Omega-3 fatty acids are a type of polyunsaturated fat. They are essential for your growth and health, but your body cannot make them and you need to consume foods rich in omega-3s. These fatty acids reduce inflammation in the body and can minimize risk factors associated with heart disease. Omega-3s also play a role in memory and brain function, since the majority of them are concentrated in the brain, explains the University of Maryland. The two most common types of omega-3s are alpha linolenic acid, or ALA, and docosahexaenoic acid, or DHA. Both types are important, and you need equal amounts of both for optimal health.

Mahi Mahi and Omega-3

According to the American Heart Association, you should eat fish at least twice per week.
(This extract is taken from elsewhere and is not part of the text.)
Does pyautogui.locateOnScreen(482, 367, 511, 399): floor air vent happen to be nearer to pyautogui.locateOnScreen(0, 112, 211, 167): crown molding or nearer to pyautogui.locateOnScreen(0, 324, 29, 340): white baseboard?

One serving of fish is around 3 to 4 oz. Enjoying a 3 oz. fillet of mahi mahi provides .13 g of omega-3 fatty acids. While there are no guidelines to determine how much omega-3 you need in your diet each day, you should not consume more than 3 g.

Additional Nutrients

Mahi mahi is a source of several additional nutrients. All cells in your body utilize protein to make and maintain new tissues. This lean fish provides around 15 g of protein per 3 oz. serving. Vitamins B6, B12 and niacin are high in mahi fish, says the National Oceanic and Atmospheric Administration. These water-soluble B vitamins are important for metabolism and help your body get energy from the foods you eat.